GoDaddy server configuration data exposed via misconfigured AWS S3 bucket (June–August 2018)
Primary Source ↗Incident Details
On June 19, 2018, researchers from UpGuard’s Cyber Risk Team discovered a publicly accessible Amazon S3 bucket named “abbottgodaddy” that contained sensitive configuration and pricing data belonging to GoDaddy. The bucket had not been created by GoDaddy itself but by an AWS employee — specifically a salesperson — who had assembled the files while preparing prospective pricing scenarios for a GoDaddy cloud migration engagement.
Although Amazon S3 buckets default to private access restricted to the account owner, the salesperson failed to follow AWS best practices, leaving the bucket publicly readable. The exposure was discovered before any known malicious actor accessed the data, and UpGuard reported it to AWS, which secured the bucket.

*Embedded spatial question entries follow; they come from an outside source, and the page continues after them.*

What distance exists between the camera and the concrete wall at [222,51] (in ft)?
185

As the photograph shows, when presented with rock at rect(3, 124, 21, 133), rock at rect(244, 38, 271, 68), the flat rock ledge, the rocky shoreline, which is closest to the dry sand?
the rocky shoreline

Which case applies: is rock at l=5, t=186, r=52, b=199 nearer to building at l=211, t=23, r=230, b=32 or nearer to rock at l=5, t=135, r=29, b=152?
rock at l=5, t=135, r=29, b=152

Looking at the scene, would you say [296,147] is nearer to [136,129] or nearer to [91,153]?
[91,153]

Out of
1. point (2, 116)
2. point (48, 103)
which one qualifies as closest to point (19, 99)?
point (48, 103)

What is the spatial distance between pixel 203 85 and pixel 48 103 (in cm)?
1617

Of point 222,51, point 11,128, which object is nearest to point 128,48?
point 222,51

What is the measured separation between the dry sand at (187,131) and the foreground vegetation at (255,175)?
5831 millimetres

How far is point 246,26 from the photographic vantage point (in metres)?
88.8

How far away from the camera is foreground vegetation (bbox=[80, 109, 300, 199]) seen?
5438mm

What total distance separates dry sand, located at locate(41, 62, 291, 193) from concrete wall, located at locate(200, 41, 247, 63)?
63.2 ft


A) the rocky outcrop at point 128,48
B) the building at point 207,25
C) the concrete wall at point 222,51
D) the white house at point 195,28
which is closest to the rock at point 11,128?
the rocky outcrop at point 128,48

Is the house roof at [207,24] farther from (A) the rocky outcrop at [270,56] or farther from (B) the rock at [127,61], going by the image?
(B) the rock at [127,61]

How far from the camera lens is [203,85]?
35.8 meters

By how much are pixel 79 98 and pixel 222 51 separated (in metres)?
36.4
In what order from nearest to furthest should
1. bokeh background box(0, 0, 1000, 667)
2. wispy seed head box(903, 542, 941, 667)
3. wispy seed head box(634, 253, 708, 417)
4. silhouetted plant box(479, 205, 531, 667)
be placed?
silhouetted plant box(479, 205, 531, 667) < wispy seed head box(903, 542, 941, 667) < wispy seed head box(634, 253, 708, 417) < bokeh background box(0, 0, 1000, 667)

The contents of the bucket included spreadsheets documenting the configurations of approximately 31,000 GoDaddy systems hosted on AWS infrastructure. The spreadsheet columns covered hostname, operating system, workload type, AWS region, memory, CPU specifications, and related technical details across 41 distinct fields per system entry. Additionally, the files contained detailed AWS pricing information, including the specific discounts and rates GoDaddy had negotiated — commercially sensitive data that could provide competitors with a negotiating advantage in their own AWS contract discussions.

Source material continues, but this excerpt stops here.